En premier lieu, et même si cela fait partie des quelques rares évidences de Tideland, le film se fond de manière viscérale dans l’œuvre de Gilliam : à nouveau, le réalisateur nous raconte l’histoire qu’il a fait sienne depuis Brazil, celle d’une personne s’évadant de sa réalité sordide par l’imaginaire et s’y enfonçant jusqu’à préférer son univers mental et ses fantasmes au monde l’entourant, quitte à basculer définitivement dans la folie. Gilliam n’a semble-t-il jamais voulu trancher entre la légitimé de ce retrait en son monde intérieur et l’aliénation qu’il provoque. Il est d’ailleurs étonnant d’entendre Gilliam prétendre ne pas avoir adapté le roman de Mitch Cullin, mais simplement transposé, négligeant le propre prisme que son regard de cinéaste constitue. Etonnant, mais peut-être révélateur de la frontalité non détournée avec laquelle Gilliam a abordé son film. En ce sens, le véritable intérêt de Tideland n’est aucunement son histoire (comme souvent chez Gilliam, Twelve Monkeys mis à part), mais bien sa perpétuelle incertitude, son déséquilibre constant. Rares sont les œuvres qui peuvent, en une seule séquence, à la fois vous révulser, vous émouvoir. Gilliam ne veut pas plus forcer l’empathie que donner des leçons de morale, et, en ce sens, laisse toute latitude au spectateur pour se positionner. Tideland, c’est de l’expression pure vêtue des atours d’un conte noir, un film avant tout instinctif, aux finalités non raisonnées, un marasme bouillonnant d’images qui donne un nouveau sens au terme poétique.

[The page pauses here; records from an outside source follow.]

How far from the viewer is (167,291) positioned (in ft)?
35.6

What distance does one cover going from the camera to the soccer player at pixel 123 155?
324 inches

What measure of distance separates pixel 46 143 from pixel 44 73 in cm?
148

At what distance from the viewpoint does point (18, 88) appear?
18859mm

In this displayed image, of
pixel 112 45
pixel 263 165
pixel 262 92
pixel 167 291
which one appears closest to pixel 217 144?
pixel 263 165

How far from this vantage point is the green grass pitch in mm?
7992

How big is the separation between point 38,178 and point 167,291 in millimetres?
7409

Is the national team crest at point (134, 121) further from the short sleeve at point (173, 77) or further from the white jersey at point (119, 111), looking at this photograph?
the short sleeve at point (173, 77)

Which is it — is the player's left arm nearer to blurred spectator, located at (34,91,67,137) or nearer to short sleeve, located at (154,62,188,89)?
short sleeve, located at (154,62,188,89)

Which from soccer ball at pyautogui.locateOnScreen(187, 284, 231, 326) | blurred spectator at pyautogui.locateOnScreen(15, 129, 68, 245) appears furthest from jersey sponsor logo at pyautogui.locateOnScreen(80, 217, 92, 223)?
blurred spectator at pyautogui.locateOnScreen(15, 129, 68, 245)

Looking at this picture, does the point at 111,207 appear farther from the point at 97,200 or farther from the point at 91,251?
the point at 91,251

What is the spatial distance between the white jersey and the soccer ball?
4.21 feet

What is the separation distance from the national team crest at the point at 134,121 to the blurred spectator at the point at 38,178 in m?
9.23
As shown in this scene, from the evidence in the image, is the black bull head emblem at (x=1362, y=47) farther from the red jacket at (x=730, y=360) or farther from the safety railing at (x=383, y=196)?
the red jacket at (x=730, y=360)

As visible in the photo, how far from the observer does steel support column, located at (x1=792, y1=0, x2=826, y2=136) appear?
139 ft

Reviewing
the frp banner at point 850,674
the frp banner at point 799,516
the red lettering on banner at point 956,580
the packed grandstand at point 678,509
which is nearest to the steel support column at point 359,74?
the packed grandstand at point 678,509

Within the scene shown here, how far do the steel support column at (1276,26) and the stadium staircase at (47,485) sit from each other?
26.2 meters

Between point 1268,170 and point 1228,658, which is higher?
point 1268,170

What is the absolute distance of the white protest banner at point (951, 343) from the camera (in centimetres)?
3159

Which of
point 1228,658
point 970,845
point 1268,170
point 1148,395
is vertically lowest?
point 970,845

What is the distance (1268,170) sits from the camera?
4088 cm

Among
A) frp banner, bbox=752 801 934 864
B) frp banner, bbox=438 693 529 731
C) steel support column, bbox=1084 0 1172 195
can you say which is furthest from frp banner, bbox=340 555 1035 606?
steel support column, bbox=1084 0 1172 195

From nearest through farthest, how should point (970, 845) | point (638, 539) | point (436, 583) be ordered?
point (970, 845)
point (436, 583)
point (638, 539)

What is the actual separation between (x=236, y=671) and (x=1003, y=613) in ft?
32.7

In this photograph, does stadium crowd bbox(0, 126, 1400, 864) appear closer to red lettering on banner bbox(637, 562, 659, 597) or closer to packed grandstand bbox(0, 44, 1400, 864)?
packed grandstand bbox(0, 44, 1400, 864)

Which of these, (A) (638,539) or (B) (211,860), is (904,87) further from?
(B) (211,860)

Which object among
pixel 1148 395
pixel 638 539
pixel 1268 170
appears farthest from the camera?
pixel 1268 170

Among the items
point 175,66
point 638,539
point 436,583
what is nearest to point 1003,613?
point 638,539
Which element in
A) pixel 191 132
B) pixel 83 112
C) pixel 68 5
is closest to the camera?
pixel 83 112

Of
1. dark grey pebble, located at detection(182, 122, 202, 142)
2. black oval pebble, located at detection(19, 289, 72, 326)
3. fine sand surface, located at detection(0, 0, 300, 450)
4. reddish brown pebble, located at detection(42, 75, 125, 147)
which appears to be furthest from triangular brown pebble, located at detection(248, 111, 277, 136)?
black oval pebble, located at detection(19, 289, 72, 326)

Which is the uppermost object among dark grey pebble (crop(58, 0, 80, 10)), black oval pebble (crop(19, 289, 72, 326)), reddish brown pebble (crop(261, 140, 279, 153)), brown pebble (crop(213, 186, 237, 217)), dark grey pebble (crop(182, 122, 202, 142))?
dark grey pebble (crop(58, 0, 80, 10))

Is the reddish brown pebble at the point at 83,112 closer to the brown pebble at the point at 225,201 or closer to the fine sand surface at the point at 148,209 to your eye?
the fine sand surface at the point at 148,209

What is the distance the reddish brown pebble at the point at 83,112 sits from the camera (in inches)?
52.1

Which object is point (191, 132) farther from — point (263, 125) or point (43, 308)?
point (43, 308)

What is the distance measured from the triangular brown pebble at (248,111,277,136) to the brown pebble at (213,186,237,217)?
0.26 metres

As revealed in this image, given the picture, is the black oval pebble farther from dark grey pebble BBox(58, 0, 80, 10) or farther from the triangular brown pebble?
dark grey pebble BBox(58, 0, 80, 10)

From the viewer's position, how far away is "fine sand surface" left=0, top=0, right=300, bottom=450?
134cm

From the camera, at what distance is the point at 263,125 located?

En s’écartant de schémas narratifs balisés, en ayant le courage de proposer au spectateur un récit affranchi de toutes normes, Gilliam offre le film le plus libre que l’on ait vu depuis des lustres, se permettant de mêler émotion, cruauté et forme outrancière sans se soucier d’acclimater son spectateur. Que le réalisateur n’ait pas reculé devant les limites que pouvaient imposer le jeune âge de son héroïne constitue par ailleurs sa plus grande audace et la pierre de touche de son film. La violence des réactions de la critique face aux scènes de « romance » entre Jeliza-Rose et Dickens démontre d’ailleurs les dangers du terrain sur lequel Gilliam s’est aventuré, l’enfance restant le sujet dont il ne faut pas dévoiler la face sombre ni la véritable complexité. Dans Tideland, la perversité et l’innocence ne se séparent pas : elles se répondent constamment dans un véritable mouvement de balancier, se rejettent et se provoquent. Même lorsqu’il aborde l’éveil amoureux, Tideland reste une confrontation de tous les instants, entre la naïveté du geste et les conséquences cruelles qu’il pourrait avoir (Dickens semble vraiment sur le point de perdre son contrôle et, comme le final le montre, il peut être tout aussi attachant que réellement dangereux). On comprendra vite, et ce au terme des 20 premières minutes, que l’on entrera soit en communion avec le film, ou qu’on y restera irrémédiablement imperméable. Tideland, ignorant volontairement de manipuler et de prendre son spectateur par la main, s’accepte en entier ou se rejette d’un bloc. Ce n’est pas un film à aimer avec des pincettes ou qu’il faut même tenter de comprendre. Histoire d’une petite fille devenue adulte trop tôt, perdue dans un univers à la fois horrible et attachant envahi de parents drogués, de voisines psychotiques, mais également de rêves merveilleux et d’histoires fantastiques qui ne trouveraient dans la réalité que de désastreuses conclusions, Tideland est peut-être l’œuvre contemporaine qui se rapproche le plus des contes originaux des frères Grimm, dont Gilliam s’affirme cette fois comme étant le seul et unique héritier (depuis que Tim Burton préfère les confiseries à la féerie). Et si la critique est aussi véhémente à l’égard de Tideland, c’est peut-être parce qu’alors qu’elle espérait trouver un vecteur d’évasion, elle s’est retrouvée devant l’un des film les plus vrais de ces dernières années.